Под вечер Меринов действительно куда-то ушел. Как только за ним закрылась калитка, к майору наведался хозяин, который предпочитал целый день возиться в саду или отдыхать в довольно теплой капитальной пристройке.

– Чего тянешь, майор? – мрачно спросил он.

– Вы о чем это, Петр Степанович?

– Знаешь, о чем. Пристройка моя с хитрецой. Тары-бары ваши подслушиваю… иногда. Напарничек твой на вольную запросил. К тому же, по жаргончику сужу, из бывших зэков. Он или сразу сдаст нас обоих, или через два-три дня в милицию попадет и там расколется.

– Он должен уйти… Мы так договорились.

– Из нашего дела, майор, или кто ты там на самом деле, так просто не выходят. – Старик был мал ростом и тощ телом.

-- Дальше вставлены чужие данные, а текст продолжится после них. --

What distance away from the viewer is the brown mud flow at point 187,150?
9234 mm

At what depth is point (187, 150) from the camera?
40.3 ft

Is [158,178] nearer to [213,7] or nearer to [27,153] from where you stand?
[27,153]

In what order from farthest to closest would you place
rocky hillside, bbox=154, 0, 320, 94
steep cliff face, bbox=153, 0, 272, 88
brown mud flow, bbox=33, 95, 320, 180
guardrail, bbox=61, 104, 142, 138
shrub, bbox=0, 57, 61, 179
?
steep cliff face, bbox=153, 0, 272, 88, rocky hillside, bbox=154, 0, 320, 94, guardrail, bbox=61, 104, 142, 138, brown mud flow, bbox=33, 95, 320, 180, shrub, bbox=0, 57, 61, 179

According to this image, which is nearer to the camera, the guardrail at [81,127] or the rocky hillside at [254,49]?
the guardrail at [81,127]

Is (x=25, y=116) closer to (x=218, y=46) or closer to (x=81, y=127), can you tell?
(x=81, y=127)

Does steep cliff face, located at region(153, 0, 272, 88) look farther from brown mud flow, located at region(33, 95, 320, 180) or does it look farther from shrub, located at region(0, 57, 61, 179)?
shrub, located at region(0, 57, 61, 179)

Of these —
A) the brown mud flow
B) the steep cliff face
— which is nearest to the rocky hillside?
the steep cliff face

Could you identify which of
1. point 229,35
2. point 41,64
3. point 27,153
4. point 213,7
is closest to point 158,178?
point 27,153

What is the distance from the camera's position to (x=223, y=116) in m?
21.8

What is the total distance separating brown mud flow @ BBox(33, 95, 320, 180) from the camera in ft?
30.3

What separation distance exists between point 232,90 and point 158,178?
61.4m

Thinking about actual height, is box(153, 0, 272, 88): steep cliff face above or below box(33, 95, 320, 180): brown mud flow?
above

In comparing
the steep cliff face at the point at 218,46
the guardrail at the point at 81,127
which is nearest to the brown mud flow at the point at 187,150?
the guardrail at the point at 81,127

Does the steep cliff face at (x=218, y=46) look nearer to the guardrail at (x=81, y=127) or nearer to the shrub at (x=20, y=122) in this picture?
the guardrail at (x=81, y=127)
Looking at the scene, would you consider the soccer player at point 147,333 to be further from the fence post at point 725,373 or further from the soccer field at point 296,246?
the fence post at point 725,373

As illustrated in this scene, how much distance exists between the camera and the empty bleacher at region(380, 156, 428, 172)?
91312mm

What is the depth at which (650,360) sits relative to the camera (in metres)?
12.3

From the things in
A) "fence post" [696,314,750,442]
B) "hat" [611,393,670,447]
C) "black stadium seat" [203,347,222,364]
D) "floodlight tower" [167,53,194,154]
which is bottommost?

Дистрофически запавшая грудь его почти ежеминутно издавала надрывный кашель и астматические всхрипы, которые свидетельствовали о том, что земной путь его уже недолог. – Из нашей игры так не выходят, майор. Предательство – великий грех. Зачем допускать, чтобы капитан губил свою душу?

– О душе заботишься?

– Ты прав, – перехватил он взгляд Кондакова. – Не жилец я на этом свете. Легкие… Да не боись, не туберкулез. Просто гнилые они у меня. Но все равно умереть хочу в своем доме, по-людски, а не в камере НКВД, под пытками.

Кондаков медленно закурил папиросу и потом долго и старательно гасил ее о каблук.

– С душой мы, допустим, разберемся. Что будем делать с телом?

– Усадьба у меня не то чтобы слишком уж на отшибе. Но неподалеку – парк, на краю которого небольшой овражек, давно превращенный в свалку. Там-то нам и придется потрудиться.

20

– Я никогда ничего не скрывал от тебя, Борман. Есть вопросы, обсуждая которые, я могу быть откровенным только с тобой.

«Майн кампф» лежала на высоком столике, словно на соборной кафедре, и фюрер склонился над ней, как великий грешник – над Святым Писанием. Предвечерний закат обагрял готическую строгость окна, превращая его в розовато-голубой витраж.